Start
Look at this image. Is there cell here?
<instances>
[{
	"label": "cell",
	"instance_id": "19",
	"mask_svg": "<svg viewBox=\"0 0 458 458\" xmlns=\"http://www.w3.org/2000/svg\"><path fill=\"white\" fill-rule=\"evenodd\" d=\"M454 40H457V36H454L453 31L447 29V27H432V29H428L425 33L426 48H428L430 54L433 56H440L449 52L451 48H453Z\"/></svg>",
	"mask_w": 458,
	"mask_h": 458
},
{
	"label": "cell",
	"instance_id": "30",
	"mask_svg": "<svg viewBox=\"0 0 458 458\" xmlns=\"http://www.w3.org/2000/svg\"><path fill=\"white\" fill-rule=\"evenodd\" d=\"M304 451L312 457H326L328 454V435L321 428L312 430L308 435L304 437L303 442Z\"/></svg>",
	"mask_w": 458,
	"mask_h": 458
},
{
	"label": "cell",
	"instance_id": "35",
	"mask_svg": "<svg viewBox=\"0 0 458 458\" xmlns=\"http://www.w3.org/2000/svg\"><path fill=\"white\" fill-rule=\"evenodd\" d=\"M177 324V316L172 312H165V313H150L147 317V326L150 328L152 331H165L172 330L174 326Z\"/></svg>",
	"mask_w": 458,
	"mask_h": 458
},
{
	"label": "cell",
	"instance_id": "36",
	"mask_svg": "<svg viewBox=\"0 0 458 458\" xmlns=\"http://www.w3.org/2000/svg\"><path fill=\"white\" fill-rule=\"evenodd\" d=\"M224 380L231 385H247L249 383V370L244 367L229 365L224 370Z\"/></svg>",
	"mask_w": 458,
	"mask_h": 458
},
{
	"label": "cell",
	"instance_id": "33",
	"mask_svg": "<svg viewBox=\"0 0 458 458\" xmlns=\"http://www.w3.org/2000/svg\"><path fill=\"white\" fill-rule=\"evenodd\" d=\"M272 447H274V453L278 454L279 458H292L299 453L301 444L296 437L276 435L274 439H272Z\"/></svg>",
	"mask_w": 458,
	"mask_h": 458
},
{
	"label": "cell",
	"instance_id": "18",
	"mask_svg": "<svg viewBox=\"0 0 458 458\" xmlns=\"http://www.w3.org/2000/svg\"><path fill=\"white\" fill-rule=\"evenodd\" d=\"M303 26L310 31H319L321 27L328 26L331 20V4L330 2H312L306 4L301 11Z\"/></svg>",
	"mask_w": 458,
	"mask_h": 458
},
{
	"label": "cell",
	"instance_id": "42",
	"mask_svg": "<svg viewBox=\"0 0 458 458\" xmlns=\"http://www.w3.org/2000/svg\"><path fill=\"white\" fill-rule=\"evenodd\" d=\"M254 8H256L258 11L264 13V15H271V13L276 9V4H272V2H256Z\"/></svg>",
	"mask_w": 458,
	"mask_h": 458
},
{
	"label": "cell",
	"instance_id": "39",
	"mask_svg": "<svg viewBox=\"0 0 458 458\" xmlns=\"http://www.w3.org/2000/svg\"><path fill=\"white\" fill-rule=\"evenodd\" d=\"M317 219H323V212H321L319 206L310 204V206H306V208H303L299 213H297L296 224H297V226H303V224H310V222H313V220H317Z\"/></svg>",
End
- Work required: Copy every one of the items above word for word, changing nothing.

- Response:
Look at this image. Is there cell here?
<instances>
[{
	"label": "cell",
	"instance_id": "19",
	"mask_svg": "<svg viewBox=\"0 0 458 458\" xmlns=\"http://www.w3.org/2000/svg\"><path fill=\"white\" fill-rule=\"evenodd\" d=\"M454 40H457V36H454L453 31L447 29V27H432V29H428L425 33L426 48H428L430 54L433 56H440L449 52L451 48H453Z\"/></svg>",
	"mask_w": 458,
	"mask_h": 458
},
{
	"label": "cell",
	"instance_id": "30",
	"mask_svg": "<svg viewBox=\"0 0 458 458\" xmlns=\"http://www.w3.org/2000/svg\"><path fill=\"white\" fill-rule=\"evenodd\" d=\"M304 451L312 457H326L328 454V435L321 428L312 430L308 435L304 437L303 442Z\"/></svg>",
	"mask_w": 458,
	"mask_h": 458
},
{
	"label": "cell",
	"instance_id": "35",
	"mask_svg": "<svg viewBox=\"0 0 458 458\" xmlns=\"http://www.w3.org/2000/svg\"><path fill=\"white\" fill-rule=\"evenodd\" d=\"M177 324V316L172 312H165V313H150L147 317V326L150 328L152 331H165L172 330L174 326Z\"/></svg>",
	"mask_w": 458,
	"mask_h": 458
},
{
	"label": "cell",
	"instance_id": "36",
	"mask_svg": "<svg viewBox=\"0 0 458 458\" xmlns=\"http://www.w3.org/2000/svg\"><path fill=\"white\" fill-rule=\"evenodd\" d=\"M224 380L231 385H247L249 383V370L244 367L229 365L224 370Z\"/></svg>",
	"mask_w": 458,
	"mask_h": 458
},
{
	"label": "cell",
	"instance_id": "33",
	"mask_svg": "<svg viewBox=\"0 0 458 458\" xmlns=\"http://www.w3.org/2000/svg\"><path fill=\"white\" fill-rule=\"evenodd\" d=\"M272 447H274V453L278 454L279 458H292L299 453L301 444L296 437L276 435L274 439H272Z\"/></svg>",
	"mask_w": 458,
	"mask_h": 458
},
{
	"label": "cell",
	"instance_id": "18",
	"mask_svg": "<svg viewBox=\"0 0 458 458\" xmlns=\"http://www.w3.org/2000/svg\"><path fill=\"white\" fill-rule=\"evenodd\" d=\"M303 26L310 31H319L321 27L328 26L331 20V4L330 2H312L306 4L301 11Z\"/></svg>",
	"mask_w": 458,
	"mask_h": 458
},
{
	"label": "cell",
	"instance_id": "42",
	"mask_svg": "<svg viewBox=\"0 0 458 458\" xmlns=\"http://www.w3.org/2000/svg\"><path fill=\"white\" fill-rule=\"evenodd\" d=\"M254 8H256L258 11L264 13V15H271V13L276 9V4H272V2H256Z\"/></svg>",
	"mask_w": 458,
	"mask_h": 458
},
{
	"label": "cell",
	"instance_id": "39",
	"mask_svg": "<svg viewBox=\"0 0 458 458\" xmlns=\"http://www.w3.org/2000/svg\"><path fill=\"white\" fill-rule=\"evenodd\" d=\"M317 219H323V212H321L319 206L310 204V206H306V208H303L299 213H297L296 224H297V226H303V224H310V222H313V220H317Z\"/></svg>",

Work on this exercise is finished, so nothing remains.